Silvia torna all’Università senza il Green Pass e per lei arrivano i Carabinieri

Silvia, la studentessa di Bologna senza Green Pass, nonostante gli insulti e gli sputi ricevuti dai compagni, è tornata all’Università per rivendicare il suo diritto di seguire le lezioni.

 

Sputi, insulti e minacce da parte dei compagni non hanno fermato Silvia Ramella Pezza, la studentessa “no Green Pass” iscritta alla facoltà di Filosofia all’Università di Bologna. La giovane è tornata in aula per rivendicare il suo diritto a seguire le lezioni, accompagnata da una ventina di studenti anche loro contrari alla certificazione verde. Ma anche questa volta è finita con una lezione interrotta dalla professoressa di Psicologia Cognitiva, Luisa Lugli. Tuttavia questa volta gli altri studenti hanno anche chiamato i Carabinieri. Dopo l’intervento delle Forze dell’Ordine, la lezione è ripresa poco dopo senza alcun problema. Silvia nei giorni scorsi aveva denunciato di essere stata insultata pesantemente dai compagni perché priva di “lasciapassare”. Tuttavia la sua versione, a stretto giro, era stata smentita dalla medesima professoressa Lugli la quale aveva negato che ci fossero stati insulti o aggressioni fisiche ma solo un pacifico scambio di opinioni. La professoressa ha inoltre precisato che, prima del giorno in cui scoppiò il caos per il Green Pass, non aveva mai visto Silvia al suo corso: “Mai vista a lezione, né prima né dopo. Non seguiva il mio corso. Almeno non in presenza

Nel frattempo la studentessa è diventata un bersaglio sui social, fatto questo denunciato anche dalla madre. “Si è sentita braccata. La professoressa le ha puntato il dito contro e adesso sui social si è scatenato il finimondo” – ha spiegato la donna.

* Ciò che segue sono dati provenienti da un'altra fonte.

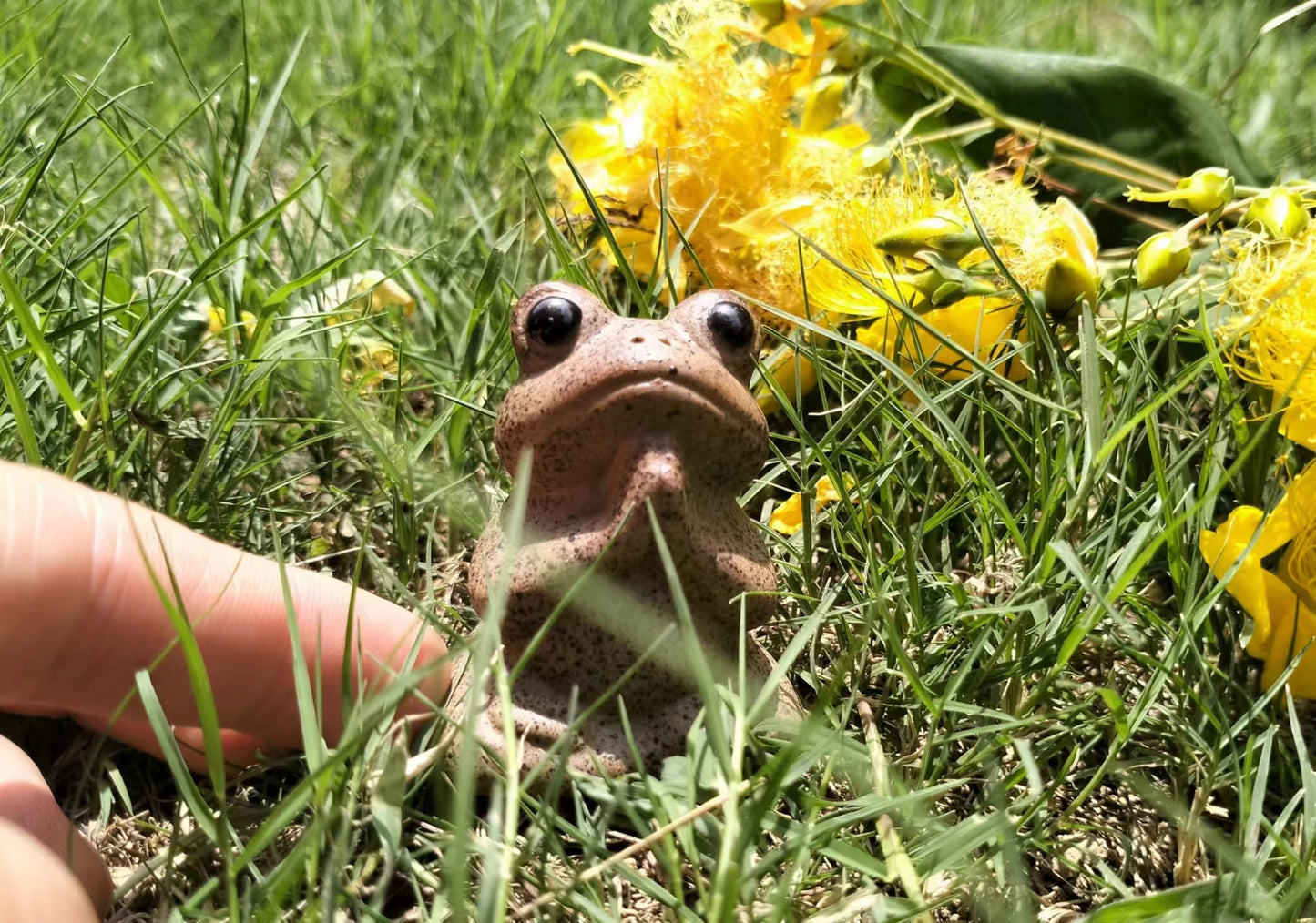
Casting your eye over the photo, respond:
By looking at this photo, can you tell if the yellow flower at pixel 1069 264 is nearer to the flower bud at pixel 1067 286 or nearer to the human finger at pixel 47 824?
the flower bud at pixel 1067 286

Solidarietà a Silvia è invece arrivata dal gruppo “Studenti Unibo contro il Green Pass“, i quali hanno spiegato che Silvia non è certo l’unica: sono migliaia gli studenti universitari esclusi dalla frequenza delle lezioni in presenza a causa dell’obbligo del Green Pass. Studenti – a loro dire – trattati come cittadini di secondo livello: esclusi da un’istituzione che – hanno scritto i ragazzi sui social – “dovrebbe essere inclusiva, indipendente, e che soprattutto dovrebbe rappresentare un luogo di tutela ed esercizio del pensiero critico. Ciascuno è chiamato a lottare per ristabilire un senso di comunità e reciproca solidarietà che da troppo tempo abbiamo perduto“.